What to do: List every line of the material below that contains the word "distance".

Start of Listed entries

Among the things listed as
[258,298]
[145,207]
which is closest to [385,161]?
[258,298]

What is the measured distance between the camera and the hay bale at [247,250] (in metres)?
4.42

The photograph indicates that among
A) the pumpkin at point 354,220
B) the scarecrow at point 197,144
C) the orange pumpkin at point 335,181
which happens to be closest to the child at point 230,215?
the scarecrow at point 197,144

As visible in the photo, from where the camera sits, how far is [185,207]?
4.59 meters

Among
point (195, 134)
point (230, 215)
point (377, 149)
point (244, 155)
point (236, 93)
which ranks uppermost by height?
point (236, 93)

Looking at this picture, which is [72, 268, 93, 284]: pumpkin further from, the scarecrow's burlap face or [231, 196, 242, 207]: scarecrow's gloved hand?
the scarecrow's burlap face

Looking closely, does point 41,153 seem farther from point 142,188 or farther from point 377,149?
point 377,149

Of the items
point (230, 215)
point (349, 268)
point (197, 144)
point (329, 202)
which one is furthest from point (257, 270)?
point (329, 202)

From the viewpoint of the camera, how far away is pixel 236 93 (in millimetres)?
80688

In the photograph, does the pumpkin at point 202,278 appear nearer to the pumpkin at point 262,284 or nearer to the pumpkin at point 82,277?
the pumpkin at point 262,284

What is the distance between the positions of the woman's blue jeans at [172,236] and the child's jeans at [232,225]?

End of Listed entries

Solution to this problem:
What is the measured distance between the camera and the hay bale at [247,250] (in metres)?
What is the distance between the positions of the woman's blue jeans at [172,236] and the child's jeans at [232,225]?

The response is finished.